** GIVEN INFORMATION **

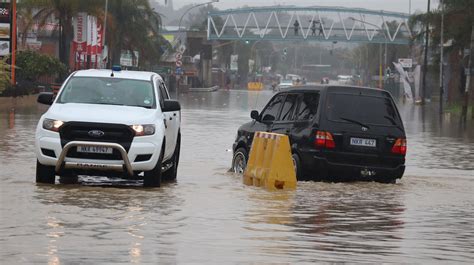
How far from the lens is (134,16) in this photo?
106750 millimetres

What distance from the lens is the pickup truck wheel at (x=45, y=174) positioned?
1738 cm

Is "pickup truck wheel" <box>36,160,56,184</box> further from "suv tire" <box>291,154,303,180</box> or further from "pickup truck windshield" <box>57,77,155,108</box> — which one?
"suv tire" <box>291,154,303,180</box>

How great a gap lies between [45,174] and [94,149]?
2.94 ft

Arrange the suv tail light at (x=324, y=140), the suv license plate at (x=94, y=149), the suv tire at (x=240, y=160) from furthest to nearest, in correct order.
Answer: the suv tire at (x=240, y=160)
the suv tail light at (x=324, y=140)
the suv license plate at (x=94, y=149)

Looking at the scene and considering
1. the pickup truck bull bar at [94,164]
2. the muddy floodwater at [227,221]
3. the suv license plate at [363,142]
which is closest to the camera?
the muddy floodwater at [227,221]

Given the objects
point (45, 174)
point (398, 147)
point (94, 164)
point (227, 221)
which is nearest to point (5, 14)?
point (398, 147)

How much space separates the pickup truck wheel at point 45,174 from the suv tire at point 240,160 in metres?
4.38

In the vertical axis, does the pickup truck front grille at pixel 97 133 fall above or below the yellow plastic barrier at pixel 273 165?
above

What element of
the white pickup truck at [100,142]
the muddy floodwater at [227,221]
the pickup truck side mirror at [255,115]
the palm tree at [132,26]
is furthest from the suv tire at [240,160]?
the palm tree at [132,26]

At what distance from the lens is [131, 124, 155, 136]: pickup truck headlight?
17.3 metres

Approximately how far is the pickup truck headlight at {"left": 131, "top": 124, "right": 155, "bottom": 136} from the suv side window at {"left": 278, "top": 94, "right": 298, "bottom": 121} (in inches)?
133

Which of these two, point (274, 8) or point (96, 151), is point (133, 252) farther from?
point (274, 8)

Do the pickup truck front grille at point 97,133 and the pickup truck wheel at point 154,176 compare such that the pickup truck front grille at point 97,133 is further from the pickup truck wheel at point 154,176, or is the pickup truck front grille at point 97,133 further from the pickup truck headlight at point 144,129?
the pickup truck wheel at point 154,176

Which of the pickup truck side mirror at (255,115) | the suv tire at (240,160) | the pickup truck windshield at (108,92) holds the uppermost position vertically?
the pickup truck windshield at (108,92)
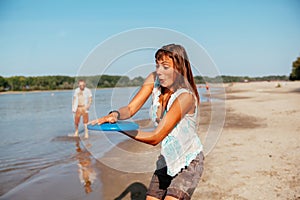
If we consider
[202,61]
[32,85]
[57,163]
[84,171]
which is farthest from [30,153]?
[32,85]

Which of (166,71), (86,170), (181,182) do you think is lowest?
(86,170)

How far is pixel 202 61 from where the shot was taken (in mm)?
2945

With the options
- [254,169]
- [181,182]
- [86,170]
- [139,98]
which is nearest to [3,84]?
[86,170]

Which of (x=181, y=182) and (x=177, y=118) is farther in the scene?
(x=181, y=182)

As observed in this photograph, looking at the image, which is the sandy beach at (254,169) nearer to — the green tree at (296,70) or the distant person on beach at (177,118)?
the distant person on beach at (177,118)

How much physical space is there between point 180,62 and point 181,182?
3.71 feet

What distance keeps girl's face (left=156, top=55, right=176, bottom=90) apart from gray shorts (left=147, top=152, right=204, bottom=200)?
2.61 ft

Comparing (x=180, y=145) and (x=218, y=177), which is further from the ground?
(x=180, y=145)

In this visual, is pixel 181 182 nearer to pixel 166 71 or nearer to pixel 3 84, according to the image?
pixel 166 71

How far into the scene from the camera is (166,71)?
2.50m

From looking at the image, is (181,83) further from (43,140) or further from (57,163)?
(43,140)

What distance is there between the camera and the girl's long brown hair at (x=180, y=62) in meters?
2.45

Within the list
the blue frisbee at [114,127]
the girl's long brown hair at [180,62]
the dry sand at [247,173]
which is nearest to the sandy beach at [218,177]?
the dry sand at [247,173]

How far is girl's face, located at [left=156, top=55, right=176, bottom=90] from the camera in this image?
8.10 feet
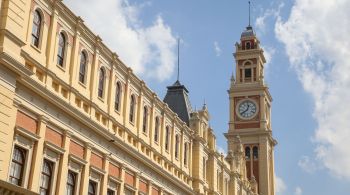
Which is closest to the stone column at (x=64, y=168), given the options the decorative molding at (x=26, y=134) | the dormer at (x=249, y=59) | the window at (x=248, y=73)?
the decorative molding at (x=26, y=134)

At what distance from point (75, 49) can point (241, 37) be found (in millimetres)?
66062

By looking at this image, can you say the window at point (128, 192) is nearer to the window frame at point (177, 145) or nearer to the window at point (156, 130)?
the window at point (156, 130)

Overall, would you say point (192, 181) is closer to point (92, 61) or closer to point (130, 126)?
point (130, 126)

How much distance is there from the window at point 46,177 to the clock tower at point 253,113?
54.1 metres

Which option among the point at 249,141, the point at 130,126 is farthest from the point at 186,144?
the point at 249,141

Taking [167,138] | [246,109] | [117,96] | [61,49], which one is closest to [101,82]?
[117,96]

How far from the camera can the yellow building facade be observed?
2328cm

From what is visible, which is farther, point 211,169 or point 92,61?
point 211,169

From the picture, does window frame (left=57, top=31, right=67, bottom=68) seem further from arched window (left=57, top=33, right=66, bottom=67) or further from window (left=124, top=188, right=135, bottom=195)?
window (left=124, top=188, right=135, bottom=195)

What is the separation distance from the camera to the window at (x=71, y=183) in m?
27.4

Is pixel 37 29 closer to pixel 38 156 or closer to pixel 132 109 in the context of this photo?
pixel 38 156

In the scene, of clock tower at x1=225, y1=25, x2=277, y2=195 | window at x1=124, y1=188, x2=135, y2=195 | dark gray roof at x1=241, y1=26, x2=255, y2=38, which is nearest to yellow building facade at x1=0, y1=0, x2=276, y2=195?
window at x1=124, y1=188, x2=135, y2=195

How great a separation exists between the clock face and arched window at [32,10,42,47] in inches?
2410

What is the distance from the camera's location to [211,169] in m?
47.7
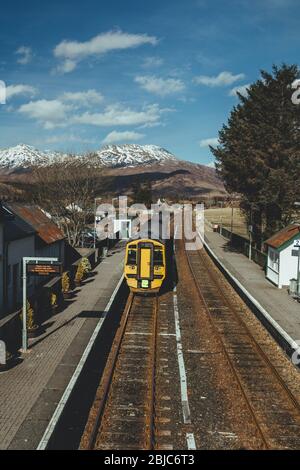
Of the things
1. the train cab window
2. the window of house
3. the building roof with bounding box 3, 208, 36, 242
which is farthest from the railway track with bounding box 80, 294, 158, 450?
the window of house

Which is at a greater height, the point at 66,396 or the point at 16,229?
the point at 16,229

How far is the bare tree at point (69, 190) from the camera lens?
4112 centimetres

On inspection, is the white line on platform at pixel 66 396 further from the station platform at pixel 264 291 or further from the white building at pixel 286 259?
the white building at pixel 286 259

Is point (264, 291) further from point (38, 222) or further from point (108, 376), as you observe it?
point (108, 376)

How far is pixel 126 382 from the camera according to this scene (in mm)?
13594

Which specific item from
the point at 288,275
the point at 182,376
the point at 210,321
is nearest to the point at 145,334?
the point at 210,321

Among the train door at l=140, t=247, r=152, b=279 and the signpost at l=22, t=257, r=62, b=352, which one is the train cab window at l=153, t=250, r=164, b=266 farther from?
the signpost at l=22, t=257, r=62, b=352

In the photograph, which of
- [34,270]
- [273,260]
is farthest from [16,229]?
[273,260]

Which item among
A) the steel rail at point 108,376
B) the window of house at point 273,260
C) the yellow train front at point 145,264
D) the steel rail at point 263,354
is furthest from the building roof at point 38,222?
the window of house at point 273,260

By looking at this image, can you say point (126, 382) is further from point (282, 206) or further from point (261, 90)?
point (261, 90)

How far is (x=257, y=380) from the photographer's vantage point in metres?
14.0

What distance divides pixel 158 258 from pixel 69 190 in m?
19.7

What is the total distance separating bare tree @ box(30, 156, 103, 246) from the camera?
41.1m

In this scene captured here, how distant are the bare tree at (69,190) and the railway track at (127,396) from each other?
2344 cm
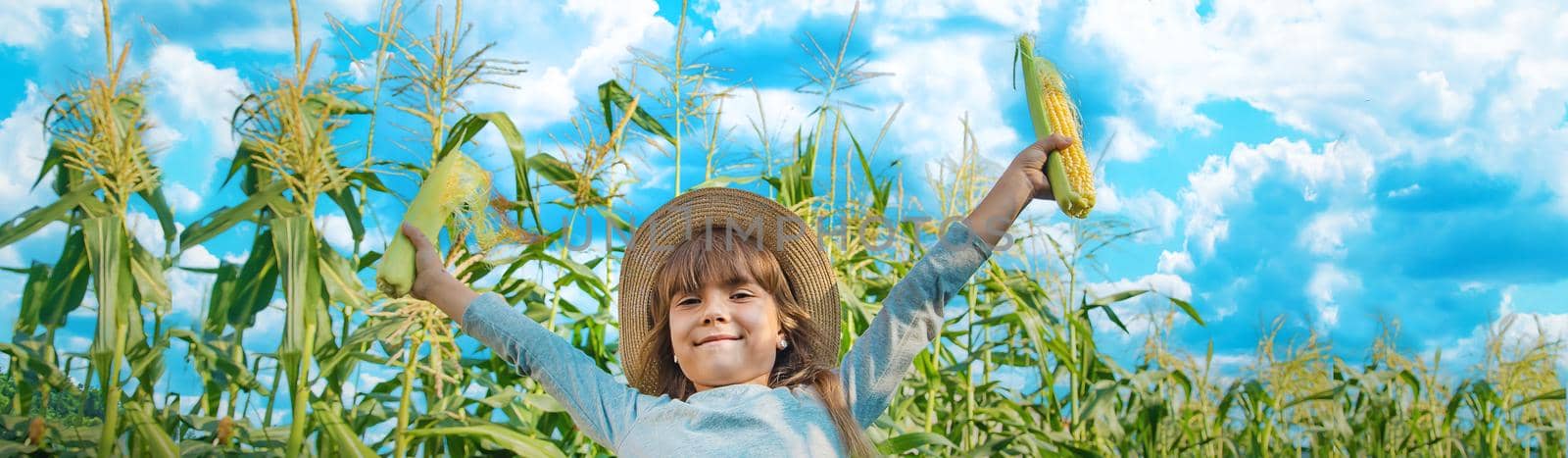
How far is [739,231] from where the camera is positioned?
2.13 meters

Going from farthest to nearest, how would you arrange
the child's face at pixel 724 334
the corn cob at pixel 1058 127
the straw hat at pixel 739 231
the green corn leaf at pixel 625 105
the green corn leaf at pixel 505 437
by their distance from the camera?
the green corn leaf at pixel 625 105 → the green corn leaf at pixel 505 437 → the straw hat at pixel 739 231 → the child's face at pixel 724 334 → the corn cob at pixel 1058 127

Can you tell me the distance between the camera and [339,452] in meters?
2.53

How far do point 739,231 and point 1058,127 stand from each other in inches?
24.5

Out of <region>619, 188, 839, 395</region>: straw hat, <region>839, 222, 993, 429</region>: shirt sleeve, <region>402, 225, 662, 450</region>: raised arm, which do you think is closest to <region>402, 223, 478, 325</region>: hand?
<region>402, 225, 662, 450</region>: raised arm

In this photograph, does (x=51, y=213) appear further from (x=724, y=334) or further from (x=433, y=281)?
(x=724, y=334)

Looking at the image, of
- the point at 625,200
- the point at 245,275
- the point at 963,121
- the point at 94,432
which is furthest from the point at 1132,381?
the point at 94,432

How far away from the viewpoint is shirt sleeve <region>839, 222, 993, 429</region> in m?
1.85

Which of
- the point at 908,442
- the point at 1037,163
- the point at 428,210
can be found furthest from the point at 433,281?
the point at 908,442

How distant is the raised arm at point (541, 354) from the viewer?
1964 millimetres

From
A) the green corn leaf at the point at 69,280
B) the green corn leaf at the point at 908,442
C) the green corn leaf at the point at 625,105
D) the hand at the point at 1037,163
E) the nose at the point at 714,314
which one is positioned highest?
the green corn leaf at the point at 625,105

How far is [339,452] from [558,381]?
83 cm

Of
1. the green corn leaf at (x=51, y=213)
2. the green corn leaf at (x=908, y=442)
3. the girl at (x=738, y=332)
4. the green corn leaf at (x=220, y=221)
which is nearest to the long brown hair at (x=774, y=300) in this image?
the girl at (x=738, y=332)

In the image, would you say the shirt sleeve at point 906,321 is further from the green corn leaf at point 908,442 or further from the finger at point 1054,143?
the green corn leaf at point 908,442

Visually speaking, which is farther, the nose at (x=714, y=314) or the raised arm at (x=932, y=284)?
the nose at (x=714, y=314)
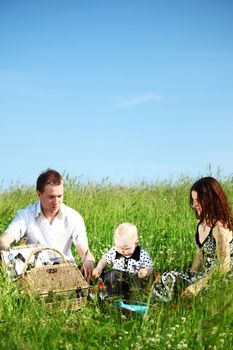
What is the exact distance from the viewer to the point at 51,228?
6.89 meters

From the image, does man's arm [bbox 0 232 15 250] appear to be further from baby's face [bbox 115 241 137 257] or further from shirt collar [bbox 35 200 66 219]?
baby's face [bbox 115 241 137 257]

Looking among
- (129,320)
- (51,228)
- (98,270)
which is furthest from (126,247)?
(129,320)

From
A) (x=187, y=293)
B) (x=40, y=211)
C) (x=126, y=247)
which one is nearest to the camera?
(x=187, y=293)

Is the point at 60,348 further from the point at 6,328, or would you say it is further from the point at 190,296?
the point at 190,296

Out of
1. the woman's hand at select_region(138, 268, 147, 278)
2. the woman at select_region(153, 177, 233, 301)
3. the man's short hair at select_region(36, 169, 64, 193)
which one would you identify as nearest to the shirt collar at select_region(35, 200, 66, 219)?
the man's short hair at select_region(36, 169, 64, 193)

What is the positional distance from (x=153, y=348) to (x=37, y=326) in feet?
3.43

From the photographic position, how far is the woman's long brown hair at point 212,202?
625 cm

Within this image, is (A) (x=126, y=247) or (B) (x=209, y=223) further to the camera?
(A) (x=126, y=247)

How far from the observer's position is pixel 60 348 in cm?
428

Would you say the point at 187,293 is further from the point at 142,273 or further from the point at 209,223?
the point at 209,223

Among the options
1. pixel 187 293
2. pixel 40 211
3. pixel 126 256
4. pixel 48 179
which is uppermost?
pixel 48 179

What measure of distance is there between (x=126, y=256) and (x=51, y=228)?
0.78 meters

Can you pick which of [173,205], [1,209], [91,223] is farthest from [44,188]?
[173,205]

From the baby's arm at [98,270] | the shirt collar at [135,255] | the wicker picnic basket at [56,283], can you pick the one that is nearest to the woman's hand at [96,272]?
the baby's arm at [98,270]
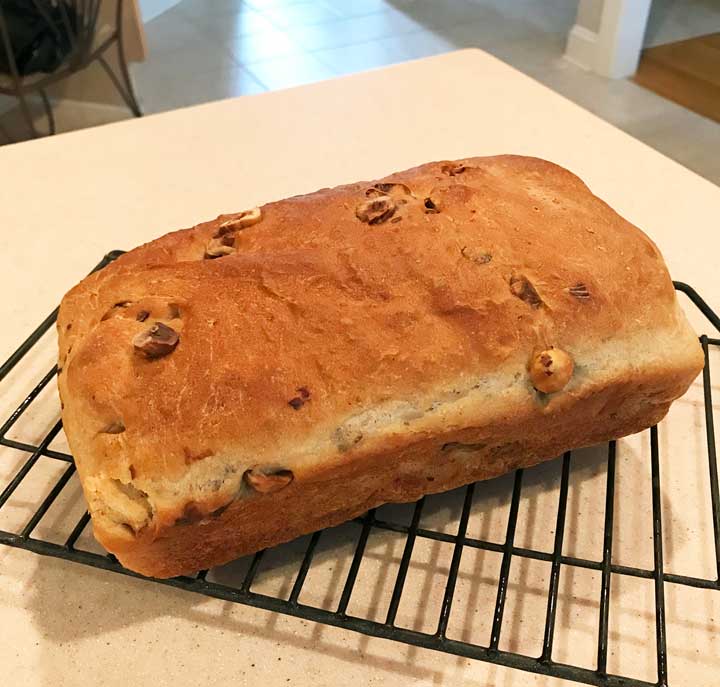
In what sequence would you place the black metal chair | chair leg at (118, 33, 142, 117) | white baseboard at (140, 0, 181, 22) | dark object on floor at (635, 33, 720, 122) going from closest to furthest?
the black metal chair < chair leg at (118, 33, 142, 117) < dark object on floor at (635, 33, 720, 122) < white baseboard at (140, 0, 181, 22)

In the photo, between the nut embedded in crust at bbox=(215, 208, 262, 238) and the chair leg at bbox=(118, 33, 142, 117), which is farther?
the chair leg at bbox=(118, 33, 142, 117)

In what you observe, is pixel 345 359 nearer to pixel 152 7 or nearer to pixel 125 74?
pixel 125 74

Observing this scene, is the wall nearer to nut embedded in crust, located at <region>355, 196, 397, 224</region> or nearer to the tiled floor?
the tiled floor

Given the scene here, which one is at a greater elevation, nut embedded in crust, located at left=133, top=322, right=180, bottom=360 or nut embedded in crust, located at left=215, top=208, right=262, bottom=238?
nut embedded in crust, located at left=133, top=322, right=180, bottom=360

** EXERCISE DETAILS **
Reproduce the data from the line with "In what sequence" up to and including the line with "the black metal chair <", without altering any character.

** SOLVED EXERCISE **
In what sequence would you place the black metal chair | chair leg at (118, 33, 142, 117) | white baseboard at (140, 0, 181, 22) | dark object on floor at (635, 33, 720, 122) going from closest to furthest?
the black metal chair < chair leg at (118, 33, 142, 117) < dark object on floor at (635, 33, 720, 122) < white baseboard at (140, 0, 181, 22)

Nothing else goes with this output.